I consider it urgent business to warn other Sellers of their vulnerability in the face of PayPal's policy on "item not as described" claims and their blatant disregard of due process and fair conduct.
Usually the dispute stage of the claim is for negotiations between buyer and seller but if the buyer doesn't want to bother and they say they have already contacted you via Ebay then they can escalate it straight to a claim, paypal does not escalate only a buyer or seller can do that.
So paypal only gets involved once its a claim, in the event of an item received but not as described dispute it is always one persons word against anothers so paypal make a judgement call, and yes they do tend to favour the buyer but normally (unless its a chargeback done via their credit card issuer) they have to return the item back to your first before you have to refund.

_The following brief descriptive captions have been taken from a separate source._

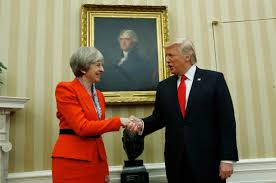 watch president donald trump and british prime minister theresa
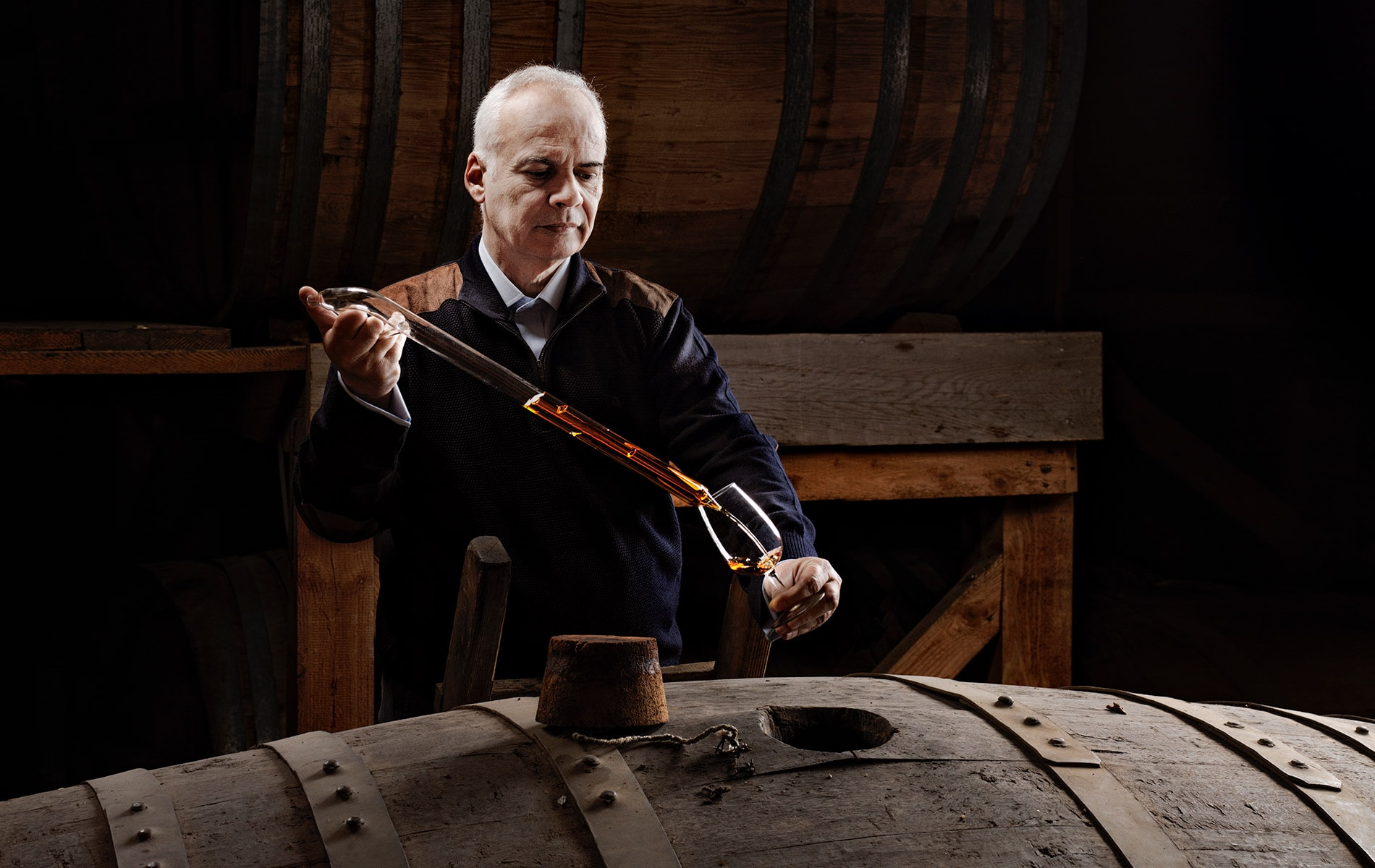Metaxa Master Constantinos Raptis at work in the cellar at House of Metaxa in Athens, Greece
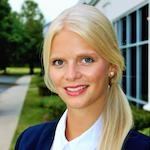 Anna Schweifel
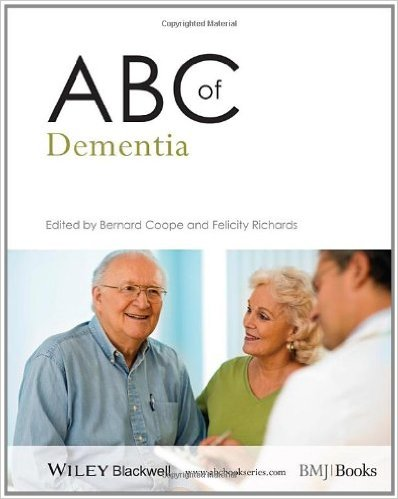 ABC of Dementia (ABC Series) 1st Edition
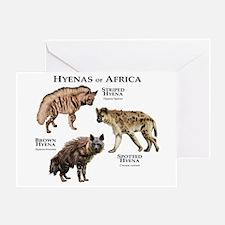 Hyenas of Africa Greeting Card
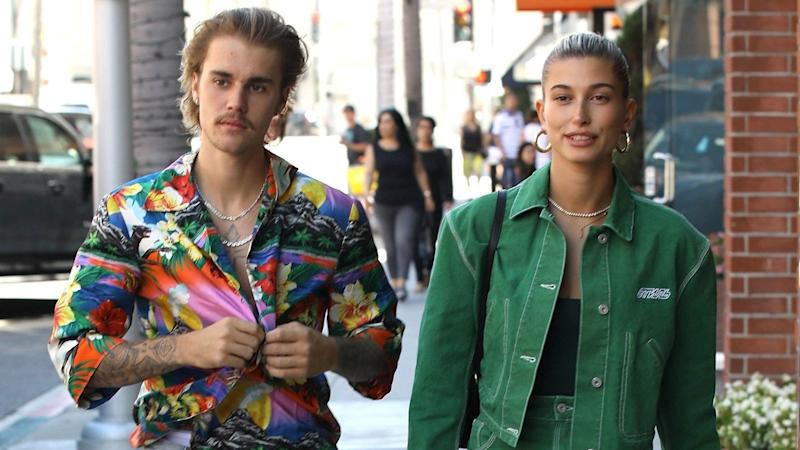 "Hailey Bieber Opens Up About Marriage to Justin Bieber and ""Possessive"" Fans"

To be honest in most countries buyers have the right to return items within a certain period of time to a seller for a refund if they say the item was misdescribed.
Sadly you being a 'good' seller does not surpass the fact that the buyer may well have been a 'good' buyer as well and you can supply all the evidence you want but what you say you sent and what you sent ''may'' be 2 different things....as far as Paypal would be aware.
Think you have to put the fact of the odd bad sale down to one of the risks of online selling.